いまがわ・きよし/'64年、東京都生まれ。'88年に上智大学外国語学部卒業後、伊藤忠商事に入社。'04年、伊藤忠エレクトロニクスの社長に就任し、'09年4月に伊藤忠商事の情報通信・メディア部門メディア・ネットビジネス部長に。'12年4月、伊藤忠商事と資本関係にあるエキサイト株式会社の社長に任命される

紺屋の白袴

 実は、アナログって大事だと思っています。テレビ会議もいいけど、やはり、直接顔を見ながら話す会議のほうが、ざっくばらんな本音が聞ける。たまには、お菓子を食べながらの会議もいいですしね。

使い分け

 メールも便利ですが電話もいいものです。例えば、上司や部下が誰とどんなやりとりをしているか、電話なら声で何となくわかる。しかしメールだと、相手とやりとりするのが楽しいのか、緊張するのか何も伝わってこないから、意識的に聞かなければフォローが必要な場面で手が出せないんです。

メルマガ停止

 以前、社員へのアドバイスなどをメールで配信していたことがありました。
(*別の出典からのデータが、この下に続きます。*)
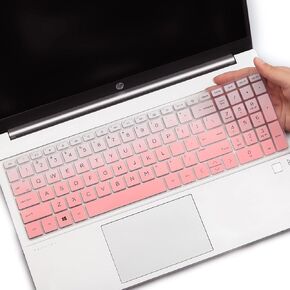 Keyboard Cover for 15.6 HP Pavilion 15-eg 15-eh 15-er 15t-eg300 15-eg3053cl 15-eh1070wm 15-eh3085cl 15-eh3047nr 15-eh0050wm 15-eh1052wm 15-eh2097nr 15z-eh300 15z-eh100/eh200 15-eh1070wm 15-er1047nr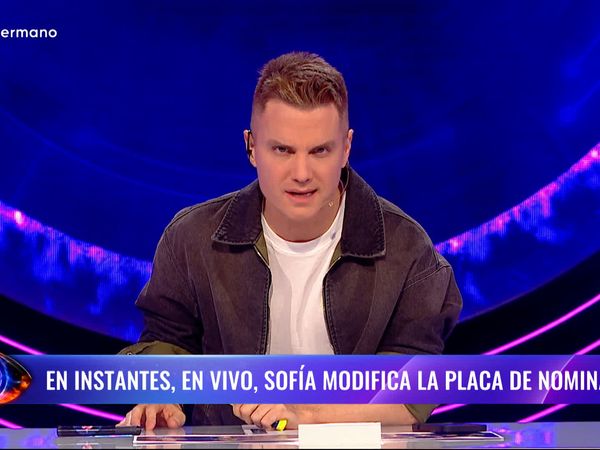 Gran Hermano - Episodio 8
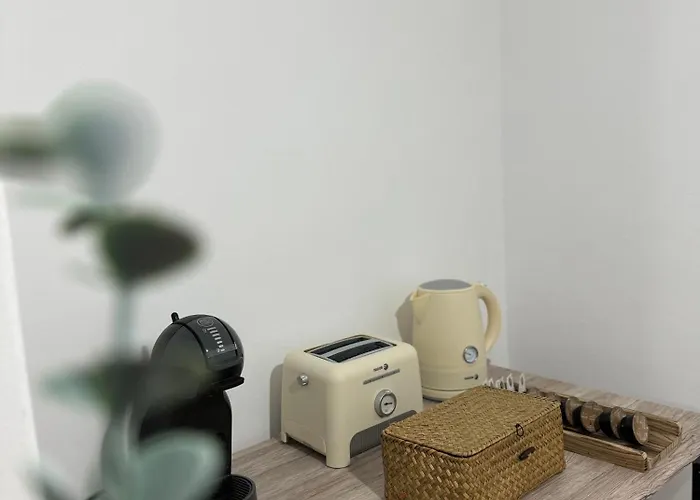 Apartman Lupita, En El Centro De Vigo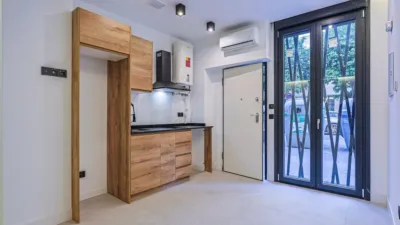 Apartment on Juan Sebastián Elcano Street, 19 photo 28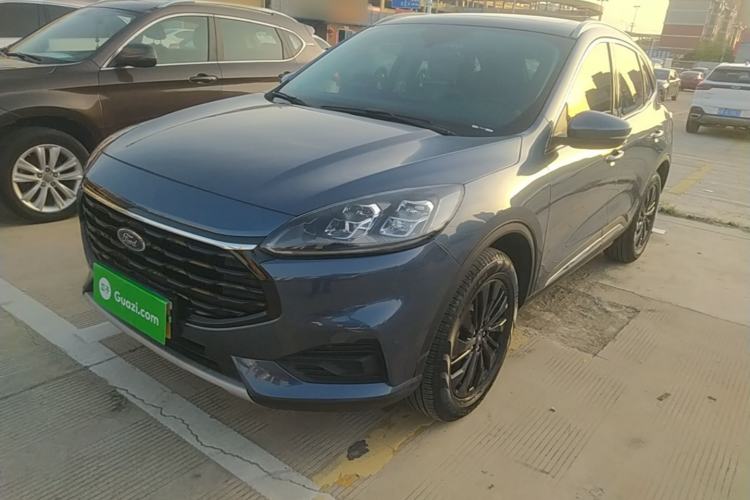 Used Ford Escape 2024 EcoBoost 245 Two-Wheel-Drive Titanium Edition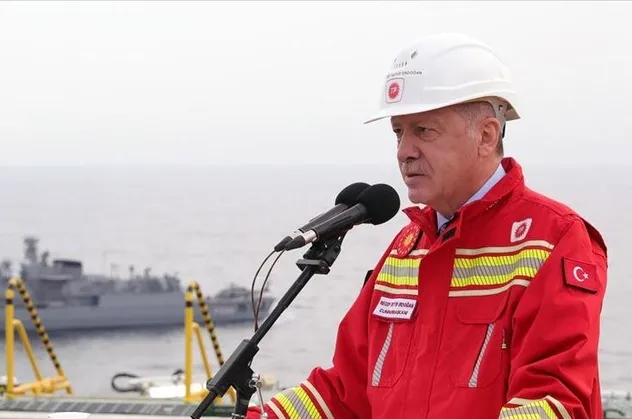 Başkan Erdoğan Karadeniz'de yeni rezerv müjdesi mi verecek? 540 milyar metreküp doğal gaz keşfine yenileri mi eklenecek?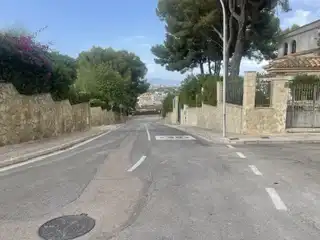 Exterior view of Houses for sale in Calvià  with Storage room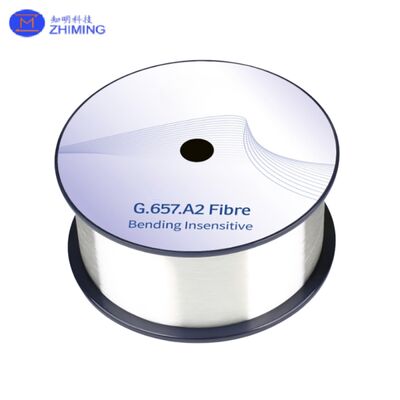 Buon prezzo Fibra ottica monomodale insensibile alla piegatura G.657.A2 per cavi ottici da interno in linea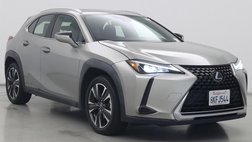 2019 Lexus UX 250h 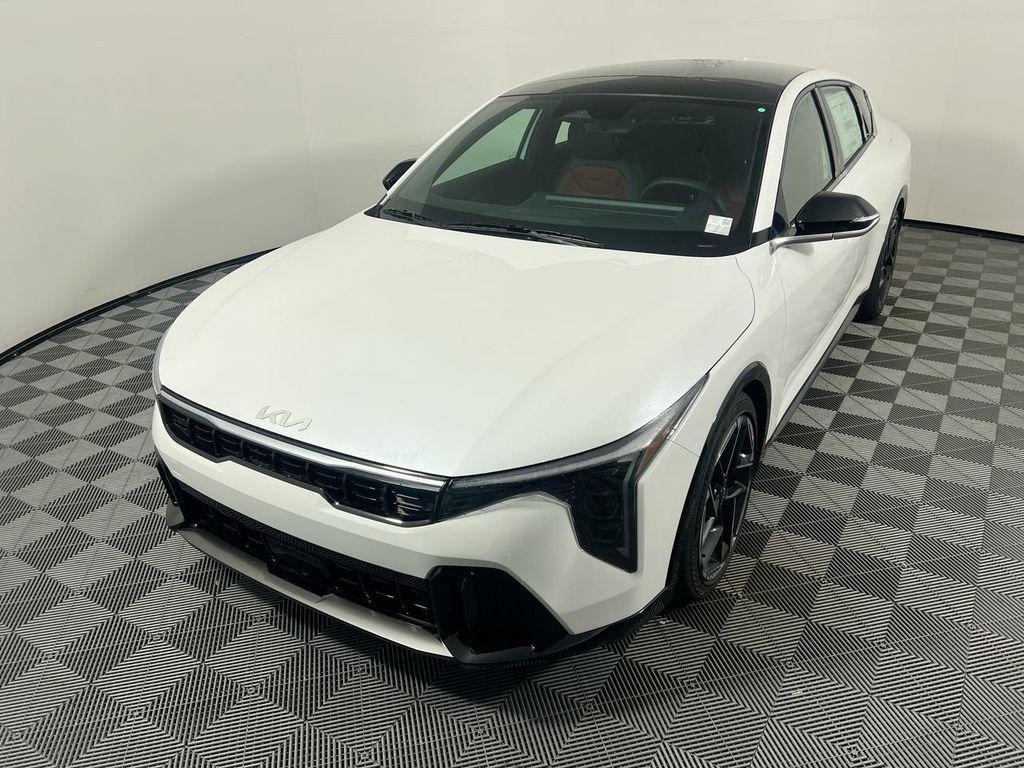 new 2026 Kia K4 car, priced at $29,746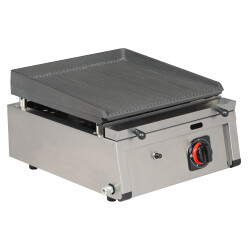 Gazlı DKP Izgara Döküm 40 cm - OMAKE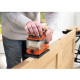 Купити Шліфмашина вібраційна мережева BLACK+DECKER KA330EKA. Офіційний магазин Dewalt Україна. Фірмовий інструмент та обладнання DeWALT, STANLEY, BLACK+DECKER, BOSTITCH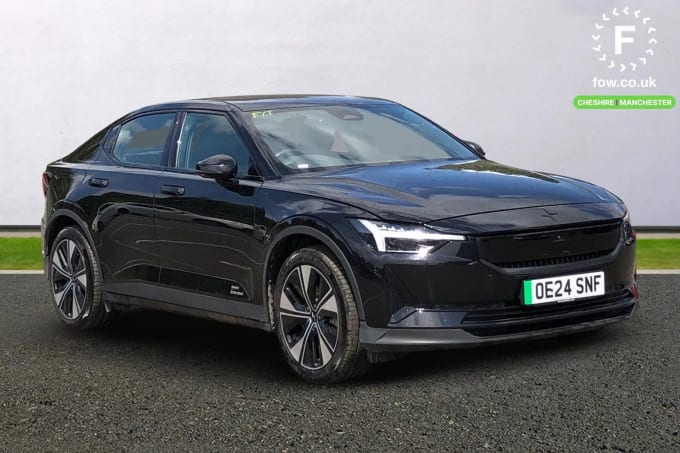 2024 Polestar 2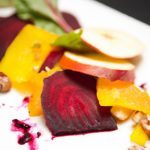 Earthy Elegance: The Art of Roasted Beets and Carrots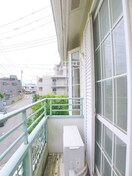 ベランダ・バルコニー ＭＫハイツⅠ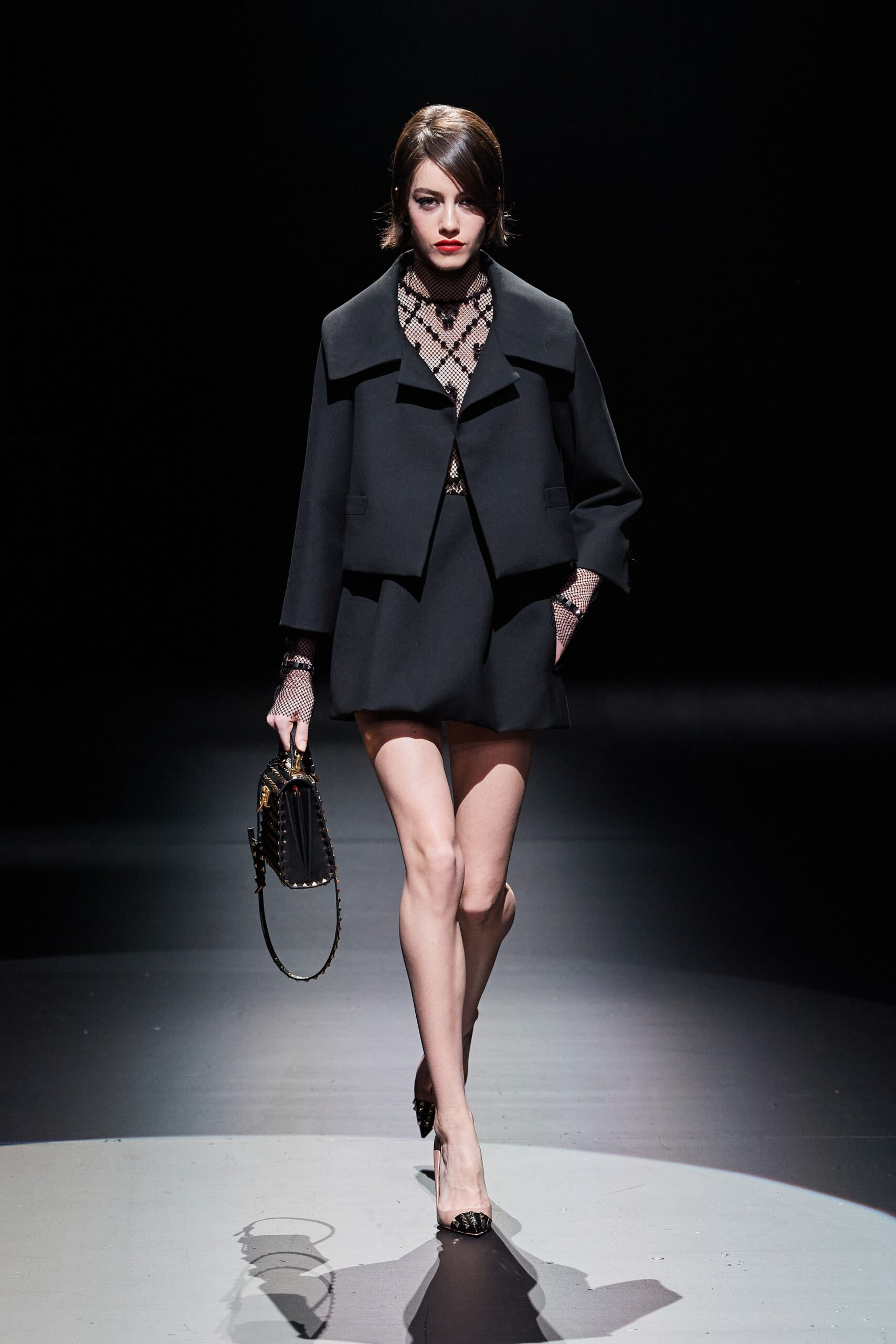 Valentino F/W 21 Look 30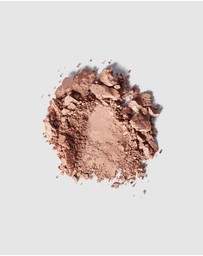 Napoleon Perdis - Camera Finish Powder Foundation Mahogany Look N4
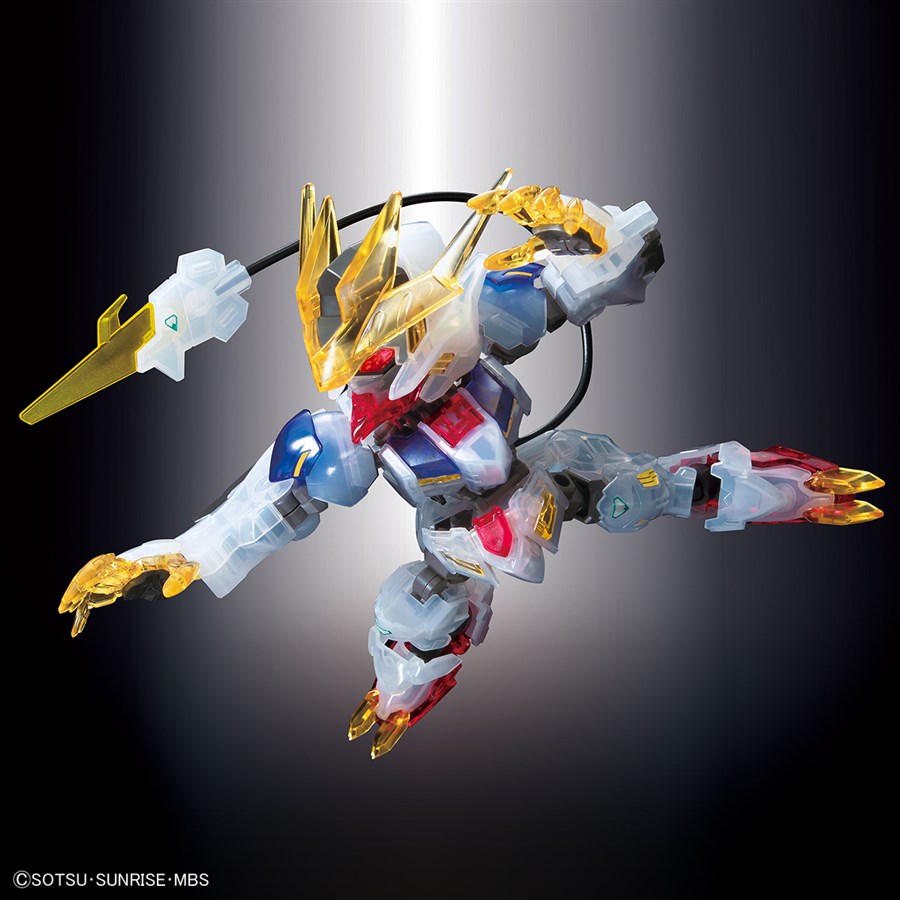 SDCS ガンダムバルバトスルプスレクス ガンダムベースにて「SDCS ガンダムベース限定 ガンダムバルバトス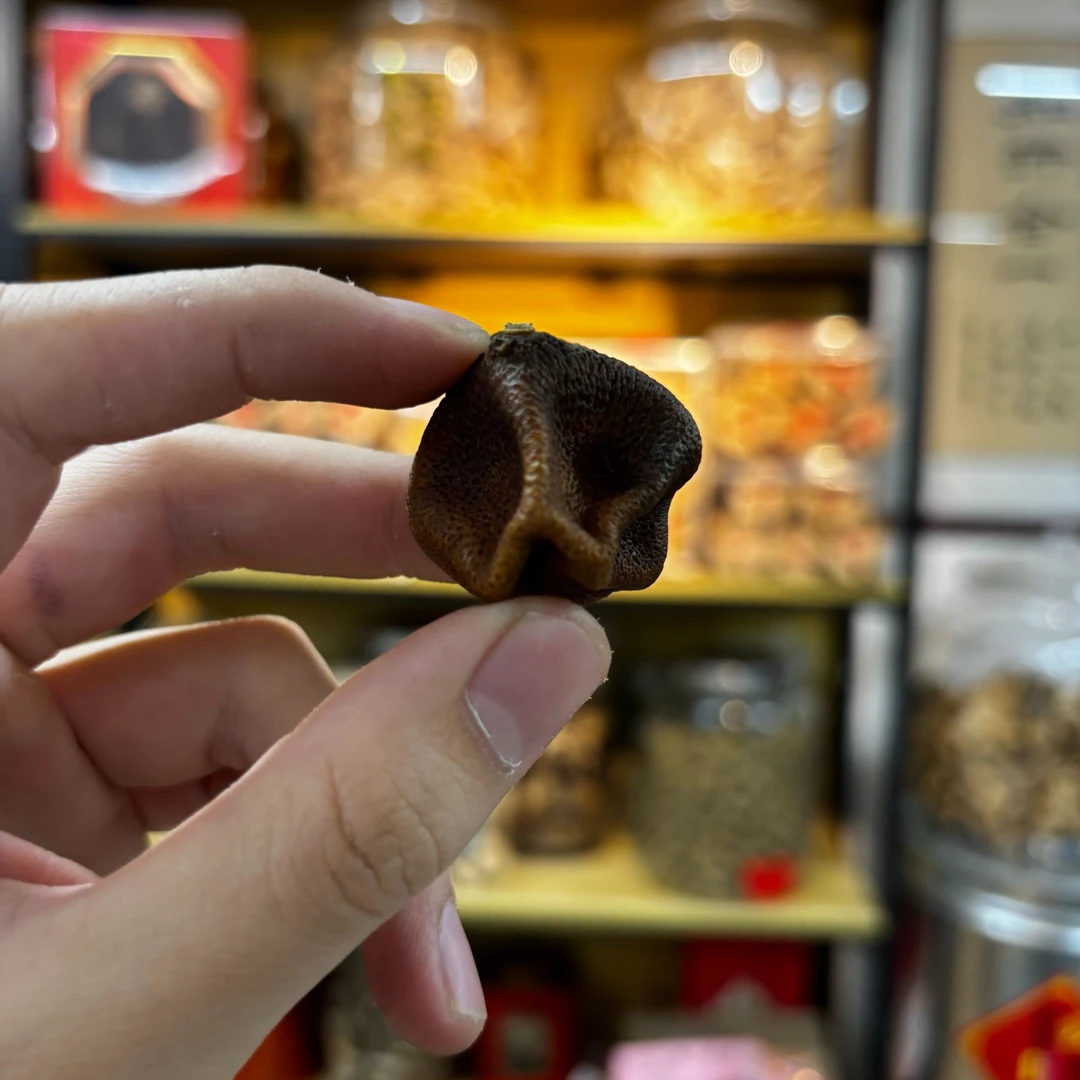 2024年新会柑宝半生晒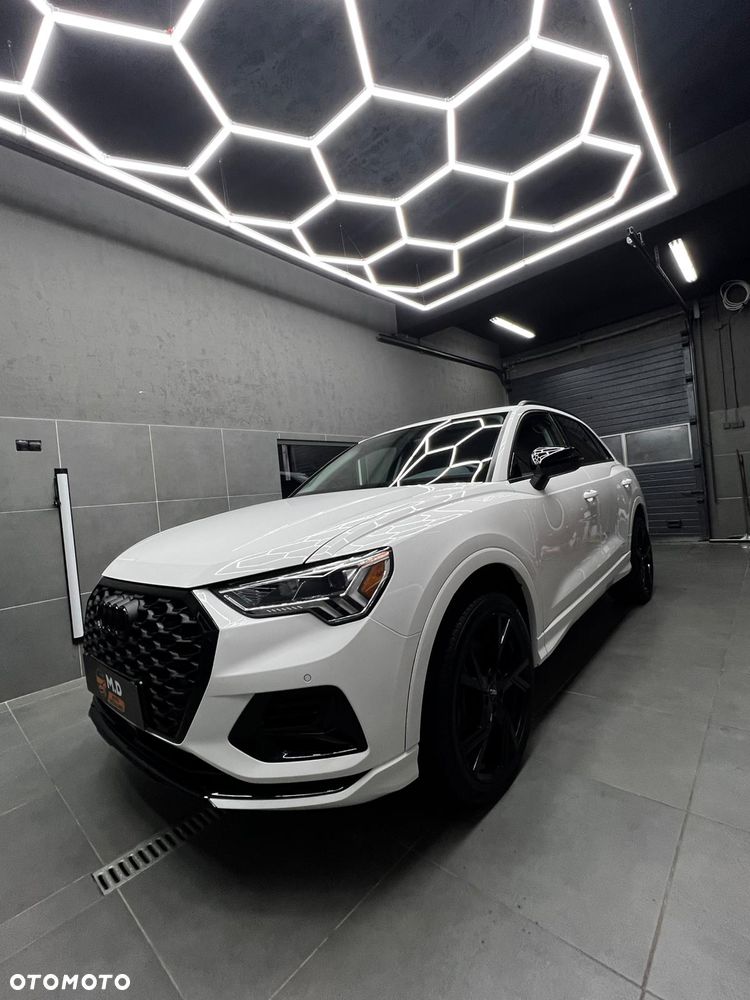 Audi Q3 45 TFSI Quattro S tronic advanced - 3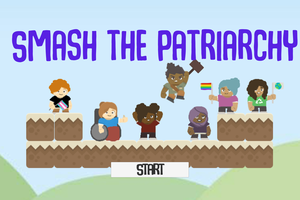 play Smash The Patriarchy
しかし、一斉メールだと「私に向けて話している」と感じられないのか、しばらく経つと皆が斜に構えて読んでいたことがわかったんです。結局、やめて、社員と同じフロアにデスクを構え、いつでも話しかけられるようにしました。そのほうがよほどいい。

歴史を学べ

 伊藤忠商事では、入社当初、繊維機械の輸出を担当し、ヨーロッパやアフリカの企業と取り引きしていました。海外で商売をするときの注意点は・・・よく、政治や宗教の話はするな、と言われますが、私の経験上は必ずしもそうではない。相手の国の政治や宗教の話をじっくり聞くことがむしろ強い結びつきを生むと思っています。